The overall Hamiltonian would thus be E(chem.) + E(mag.) + E(Ewald) (if we include an electrostatic external term).
Some major challenges:
The "global" site space (eg Li, Ni3(up), Ni3(down), Ni4(up), Ni4(down)) is different from the "chemical" site space (Li, Ni3, Ni4). This leads to complications in how to evaluate the chemical and magnetic correlation functions, as in this example case, the chemical correlation functions should read Ni3(up) and Ni3(down) as the same species (Ni3). As I understand it, the indexing of the species in the site-space is crucial towards evaluating correlation functions, as the index is used to retrieve values matrix elements of the correlation tensors, which are the cluster functions evaluated at a specific cluster configuration. Thus, to retain this code structure, there will need to be a mapping of species indices from the "global" to "chemical" and "magnetic" site spaces.
Solution: create functionality that translates the occupancy array from "global" site space to "chemical" site space. Make separate evaluators for chemical and magnetic correlation functions, and append them to make the total correlation vector.
What to do if non-magnetic species show up when evaluating magnetic correlation functions? This is problematic because the non-magnetic species is not in the domain of magnetic functions!
Solution: generate magnetic correlation functions by using a Pott's indicator basis for the entire subspace, including magnetic and nonmagnetic species. Then remove the bit combos that contains decorations with non-magnetic species. Therefore the cluster function would evaluate to 0 when the cluster contains a non-magnetic term, killing all contributions from these species. By doing this, we can recover an Ising-like model that only spans magnetic dofs. More formally, it would be a redundant Pott's subspace spanning all magnetic dofs.
Current status and to-do
Made a new ChemoMagneticSubspace class that can generate chemical and magnetic orbits. The correlation vectors appear to be incorrect though, need to further troubleshoot. The evaluators always include the empty cluster term, which I need to get rid of for one of them.

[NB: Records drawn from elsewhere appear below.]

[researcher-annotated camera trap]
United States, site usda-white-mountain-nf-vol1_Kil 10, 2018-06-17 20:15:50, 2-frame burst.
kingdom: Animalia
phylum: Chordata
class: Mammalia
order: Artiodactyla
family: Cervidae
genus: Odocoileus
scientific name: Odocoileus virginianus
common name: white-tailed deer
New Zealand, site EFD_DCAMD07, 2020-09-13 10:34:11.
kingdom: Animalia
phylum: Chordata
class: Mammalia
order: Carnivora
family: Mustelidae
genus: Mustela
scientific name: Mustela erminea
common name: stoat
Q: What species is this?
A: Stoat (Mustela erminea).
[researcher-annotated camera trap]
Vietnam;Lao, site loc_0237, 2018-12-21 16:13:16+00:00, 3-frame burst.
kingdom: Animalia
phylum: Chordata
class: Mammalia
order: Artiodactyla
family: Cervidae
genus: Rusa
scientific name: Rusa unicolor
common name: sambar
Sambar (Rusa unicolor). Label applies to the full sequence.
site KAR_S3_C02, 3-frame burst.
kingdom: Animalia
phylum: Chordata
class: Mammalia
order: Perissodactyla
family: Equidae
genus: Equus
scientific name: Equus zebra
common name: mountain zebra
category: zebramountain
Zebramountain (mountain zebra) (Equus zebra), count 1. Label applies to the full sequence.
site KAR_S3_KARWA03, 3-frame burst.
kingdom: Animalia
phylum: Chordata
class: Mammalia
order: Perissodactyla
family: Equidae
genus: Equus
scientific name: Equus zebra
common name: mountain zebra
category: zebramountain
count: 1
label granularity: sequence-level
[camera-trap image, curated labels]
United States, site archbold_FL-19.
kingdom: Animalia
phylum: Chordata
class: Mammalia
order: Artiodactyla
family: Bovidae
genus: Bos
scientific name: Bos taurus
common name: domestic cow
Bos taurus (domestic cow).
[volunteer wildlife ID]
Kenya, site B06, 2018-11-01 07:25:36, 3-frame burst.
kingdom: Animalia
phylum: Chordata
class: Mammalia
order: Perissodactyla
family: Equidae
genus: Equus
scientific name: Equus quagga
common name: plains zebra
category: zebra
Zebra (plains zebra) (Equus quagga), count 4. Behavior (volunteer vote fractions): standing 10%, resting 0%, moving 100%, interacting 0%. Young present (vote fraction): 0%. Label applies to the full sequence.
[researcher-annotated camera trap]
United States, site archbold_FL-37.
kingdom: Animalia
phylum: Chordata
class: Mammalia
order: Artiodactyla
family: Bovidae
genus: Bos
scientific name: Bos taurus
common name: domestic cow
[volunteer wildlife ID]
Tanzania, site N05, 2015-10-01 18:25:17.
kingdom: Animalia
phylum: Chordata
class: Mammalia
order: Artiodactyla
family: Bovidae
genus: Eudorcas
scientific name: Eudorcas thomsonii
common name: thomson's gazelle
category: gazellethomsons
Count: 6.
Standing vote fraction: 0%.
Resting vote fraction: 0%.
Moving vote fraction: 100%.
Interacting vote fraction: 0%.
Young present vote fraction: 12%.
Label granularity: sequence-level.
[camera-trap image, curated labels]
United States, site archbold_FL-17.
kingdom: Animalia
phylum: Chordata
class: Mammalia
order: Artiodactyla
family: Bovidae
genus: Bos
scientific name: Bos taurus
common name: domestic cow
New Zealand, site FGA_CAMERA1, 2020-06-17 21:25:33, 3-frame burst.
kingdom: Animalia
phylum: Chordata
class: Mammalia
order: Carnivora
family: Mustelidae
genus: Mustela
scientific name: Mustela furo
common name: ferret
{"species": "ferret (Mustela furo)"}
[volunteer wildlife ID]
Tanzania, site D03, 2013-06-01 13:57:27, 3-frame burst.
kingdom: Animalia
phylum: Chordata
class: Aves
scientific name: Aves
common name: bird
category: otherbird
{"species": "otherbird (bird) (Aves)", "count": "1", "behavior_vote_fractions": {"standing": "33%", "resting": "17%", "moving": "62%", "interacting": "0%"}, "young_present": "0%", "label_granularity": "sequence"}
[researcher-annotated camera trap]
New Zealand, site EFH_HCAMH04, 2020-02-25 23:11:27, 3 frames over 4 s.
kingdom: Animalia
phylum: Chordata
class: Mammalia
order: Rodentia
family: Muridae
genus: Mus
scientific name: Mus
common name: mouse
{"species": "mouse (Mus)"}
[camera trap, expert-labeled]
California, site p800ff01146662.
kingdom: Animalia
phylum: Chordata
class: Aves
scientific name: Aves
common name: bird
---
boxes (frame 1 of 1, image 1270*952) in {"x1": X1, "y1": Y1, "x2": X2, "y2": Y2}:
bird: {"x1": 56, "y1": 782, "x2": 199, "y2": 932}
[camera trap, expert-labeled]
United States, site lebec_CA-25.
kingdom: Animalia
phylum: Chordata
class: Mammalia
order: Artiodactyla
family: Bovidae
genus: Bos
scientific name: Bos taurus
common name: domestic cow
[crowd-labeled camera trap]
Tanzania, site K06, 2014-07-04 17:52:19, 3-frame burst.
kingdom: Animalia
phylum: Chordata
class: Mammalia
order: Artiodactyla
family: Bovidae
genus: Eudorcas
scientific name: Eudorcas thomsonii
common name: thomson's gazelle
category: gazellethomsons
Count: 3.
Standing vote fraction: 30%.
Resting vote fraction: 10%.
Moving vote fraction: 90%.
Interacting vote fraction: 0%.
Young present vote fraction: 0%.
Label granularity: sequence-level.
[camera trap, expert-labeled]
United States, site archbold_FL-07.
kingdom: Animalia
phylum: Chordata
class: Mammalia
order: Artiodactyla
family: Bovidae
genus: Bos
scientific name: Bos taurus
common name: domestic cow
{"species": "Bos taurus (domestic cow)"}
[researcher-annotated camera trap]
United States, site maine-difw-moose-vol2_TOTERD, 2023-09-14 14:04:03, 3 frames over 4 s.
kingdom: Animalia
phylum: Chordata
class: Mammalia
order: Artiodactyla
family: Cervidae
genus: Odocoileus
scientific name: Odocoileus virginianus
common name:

In the future, for GCMC simulations, will need to alter how the composition is evaluated, as it may be more convenient to count composition of chemical species (spin agnostic). Unclear if charge-neutral table-flip method would be affected by these changes.
I am attempting to write this code in a branch that is currently incomplete. Would appreciate comments and suggestions about any of this! Especially @lbluque @qchempku2017 since you guys know the code inside-out!